━━━ Records ━━━
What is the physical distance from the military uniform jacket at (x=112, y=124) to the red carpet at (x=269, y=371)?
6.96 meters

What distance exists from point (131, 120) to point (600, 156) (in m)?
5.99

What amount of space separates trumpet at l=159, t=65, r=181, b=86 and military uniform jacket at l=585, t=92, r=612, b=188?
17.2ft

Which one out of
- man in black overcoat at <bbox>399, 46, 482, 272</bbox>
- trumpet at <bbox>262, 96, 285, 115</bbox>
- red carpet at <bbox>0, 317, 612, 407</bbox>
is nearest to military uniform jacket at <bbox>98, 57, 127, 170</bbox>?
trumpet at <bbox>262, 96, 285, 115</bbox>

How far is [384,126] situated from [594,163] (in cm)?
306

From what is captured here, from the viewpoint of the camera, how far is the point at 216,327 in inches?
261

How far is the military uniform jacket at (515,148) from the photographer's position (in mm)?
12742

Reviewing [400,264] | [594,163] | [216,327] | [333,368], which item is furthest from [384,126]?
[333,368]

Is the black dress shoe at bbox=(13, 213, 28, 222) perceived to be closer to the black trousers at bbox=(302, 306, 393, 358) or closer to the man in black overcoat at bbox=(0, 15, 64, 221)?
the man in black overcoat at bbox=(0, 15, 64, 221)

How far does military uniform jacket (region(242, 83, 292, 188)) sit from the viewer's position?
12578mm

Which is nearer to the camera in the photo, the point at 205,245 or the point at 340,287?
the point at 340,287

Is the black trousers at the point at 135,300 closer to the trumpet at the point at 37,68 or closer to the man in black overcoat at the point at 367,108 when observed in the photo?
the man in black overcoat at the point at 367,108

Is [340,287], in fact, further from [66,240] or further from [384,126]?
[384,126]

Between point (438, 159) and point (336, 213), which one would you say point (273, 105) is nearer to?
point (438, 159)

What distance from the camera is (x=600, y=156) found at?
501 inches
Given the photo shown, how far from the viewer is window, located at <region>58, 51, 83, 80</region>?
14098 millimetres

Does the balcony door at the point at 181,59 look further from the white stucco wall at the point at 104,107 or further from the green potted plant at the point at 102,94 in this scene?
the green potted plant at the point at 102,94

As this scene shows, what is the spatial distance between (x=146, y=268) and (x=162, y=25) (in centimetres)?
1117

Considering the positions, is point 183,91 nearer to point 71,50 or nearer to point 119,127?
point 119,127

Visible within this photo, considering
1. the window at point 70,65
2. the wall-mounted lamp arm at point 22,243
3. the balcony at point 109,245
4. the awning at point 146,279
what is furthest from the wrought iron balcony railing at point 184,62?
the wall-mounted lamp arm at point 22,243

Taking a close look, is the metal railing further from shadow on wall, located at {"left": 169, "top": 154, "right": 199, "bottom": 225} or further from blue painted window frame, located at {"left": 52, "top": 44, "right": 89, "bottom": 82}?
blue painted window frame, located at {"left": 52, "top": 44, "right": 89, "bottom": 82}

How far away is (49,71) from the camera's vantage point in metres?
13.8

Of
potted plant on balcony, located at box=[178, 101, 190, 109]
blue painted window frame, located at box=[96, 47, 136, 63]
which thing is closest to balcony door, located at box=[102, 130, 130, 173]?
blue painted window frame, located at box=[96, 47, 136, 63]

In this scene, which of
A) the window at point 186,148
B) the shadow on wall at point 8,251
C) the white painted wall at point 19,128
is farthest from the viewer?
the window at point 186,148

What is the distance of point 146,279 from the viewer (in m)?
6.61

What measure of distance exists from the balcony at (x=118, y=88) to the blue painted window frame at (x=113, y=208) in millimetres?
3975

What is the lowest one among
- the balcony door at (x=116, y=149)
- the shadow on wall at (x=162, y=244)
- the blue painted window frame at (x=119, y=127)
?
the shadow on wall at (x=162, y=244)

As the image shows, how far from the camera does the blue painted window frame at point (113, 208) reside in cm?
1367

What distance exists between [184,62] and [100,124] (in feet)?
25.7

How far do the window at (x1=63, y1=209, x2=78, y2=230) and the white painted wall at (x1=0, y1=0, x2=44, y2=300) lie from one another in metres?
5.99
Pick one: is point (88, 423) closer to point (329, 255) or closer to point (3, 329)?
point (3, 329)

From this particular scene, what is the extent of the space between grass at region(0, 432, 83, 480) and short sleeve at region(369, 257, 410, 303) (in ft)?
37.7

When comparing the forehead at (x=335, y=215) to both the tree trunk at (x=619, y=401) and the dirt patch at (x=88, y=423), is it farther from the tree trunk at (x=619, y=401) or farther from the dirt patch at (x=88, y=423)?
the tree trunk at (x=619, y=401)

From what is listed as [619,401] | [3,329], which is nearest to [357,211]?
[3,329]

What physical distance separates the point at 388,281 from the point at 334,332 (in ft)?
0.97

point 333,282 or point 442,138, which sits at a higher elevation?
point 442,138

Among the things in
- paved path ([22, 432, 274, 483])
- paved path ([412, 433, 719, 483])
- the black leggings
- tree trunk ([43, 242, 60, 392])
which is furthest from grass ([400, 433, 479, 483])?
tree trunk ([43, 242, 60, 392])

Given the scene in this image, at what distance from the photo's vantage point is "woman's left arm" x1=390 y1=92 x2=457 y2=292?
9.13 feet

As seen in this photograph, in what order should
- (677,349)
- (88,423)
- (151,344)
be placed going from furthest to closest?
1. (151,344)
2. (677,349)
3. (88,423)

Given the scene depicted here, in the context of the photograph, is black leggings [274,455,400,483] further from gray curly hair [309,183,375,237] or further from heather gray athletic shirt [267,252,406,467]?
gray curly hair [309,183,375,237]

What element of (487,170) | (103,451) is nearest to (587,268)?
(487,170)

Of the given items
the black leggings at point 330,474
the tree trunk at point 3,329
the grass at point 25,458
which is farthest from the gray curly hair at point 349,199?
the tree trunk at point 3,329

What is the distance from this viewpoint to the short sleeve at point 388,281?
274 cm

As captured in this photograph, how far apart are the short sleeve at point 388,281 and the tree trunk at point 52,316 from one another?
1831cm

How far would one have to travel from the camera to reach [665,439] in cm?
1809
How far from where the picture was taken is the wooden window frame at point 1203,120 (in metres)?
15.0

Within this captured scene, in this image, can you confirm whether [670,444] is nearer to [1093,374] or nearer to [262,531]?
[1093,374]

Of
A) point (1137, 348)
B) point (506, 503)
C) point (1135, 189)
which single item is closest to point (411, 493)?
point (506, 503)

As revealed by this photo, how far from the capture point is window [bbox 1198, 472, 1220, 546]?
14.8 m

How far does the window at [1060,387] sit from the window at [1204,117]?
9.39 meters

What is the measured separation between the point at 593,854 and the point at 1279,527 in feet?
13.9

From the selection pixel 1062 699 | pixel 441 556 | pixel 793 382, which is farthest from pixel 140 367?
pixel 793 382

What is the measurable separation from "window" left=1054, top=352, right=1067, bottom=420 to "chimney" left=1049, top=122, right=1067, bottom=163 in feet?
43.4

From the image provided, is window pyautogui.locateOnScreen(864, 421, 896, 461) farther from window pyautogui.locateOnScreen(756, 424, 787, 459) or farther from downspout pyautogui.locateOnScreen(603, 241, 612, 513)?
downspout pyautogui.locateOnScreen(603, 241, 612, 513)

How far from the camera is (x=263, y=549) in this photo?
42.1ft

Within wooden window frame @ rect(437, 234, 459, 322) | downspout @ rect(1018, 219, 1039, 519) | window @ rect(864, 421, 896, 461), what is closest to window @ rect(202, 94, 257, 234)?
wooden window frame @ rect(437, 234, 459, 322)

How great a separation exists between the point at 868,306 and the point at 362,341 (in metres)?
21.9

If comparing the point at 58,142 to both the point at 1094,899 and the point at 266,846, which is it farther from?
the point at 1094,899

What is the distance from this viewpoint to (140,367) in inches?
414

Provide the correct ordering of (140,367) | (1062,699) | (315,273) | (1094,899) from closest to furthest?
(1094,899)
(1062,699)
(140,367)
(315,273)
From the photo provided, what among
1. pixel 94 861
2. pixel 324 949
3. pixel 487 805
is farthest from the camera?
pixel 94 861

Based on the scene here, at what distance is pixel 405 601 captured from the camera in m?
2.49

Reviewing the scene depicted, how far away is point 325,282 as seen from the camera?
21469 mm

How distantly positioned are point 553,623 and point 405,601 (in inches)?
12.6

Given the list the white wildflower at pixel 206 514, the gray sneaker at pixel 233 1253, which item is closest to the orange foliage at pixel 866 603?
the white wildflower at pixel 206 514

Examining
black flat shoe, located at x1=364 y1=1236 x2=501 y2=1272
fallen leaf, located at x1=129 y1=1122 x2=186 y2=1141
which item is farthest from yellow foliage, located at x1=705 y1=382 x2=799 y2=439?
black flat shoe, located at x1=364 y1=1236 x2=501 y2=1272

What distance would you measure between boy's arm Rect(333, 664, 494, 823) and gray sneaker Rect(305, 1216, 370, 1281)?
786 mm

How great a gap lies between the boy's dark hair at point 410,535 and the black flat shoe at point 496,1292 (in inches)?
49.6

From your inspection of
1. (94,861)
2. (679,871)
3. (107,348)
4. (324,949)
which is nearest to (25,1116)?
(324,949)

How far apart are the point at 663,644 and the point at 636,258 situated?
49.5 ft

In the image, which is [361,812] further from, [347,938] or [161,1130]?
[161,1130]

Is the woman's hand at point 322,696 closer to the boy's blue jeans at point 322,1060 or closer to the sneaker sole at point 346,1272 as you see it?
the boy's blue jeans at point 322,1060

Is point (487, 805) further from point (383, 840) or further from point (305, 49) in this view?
━━━
Copy without any changes the stretch of rows from the line containing "Is [340,287], in" through the line containing "14098 millimetres", with both of those lines included.

Result of the task =>
Is [340,287], in fact, further from [66,240] or further from [384,126]?
[384,126]

Between point (438, 159) and point (336, 213), which one would you say point (273, 105) is nearer to?
point (438, 159)

What distance from the camera is (x=600, y=156) found at?
501 inches
Given the photo shown, how far from the viewer is window, located at <region>58, 51, 83, 80</region>?
14098 millimetres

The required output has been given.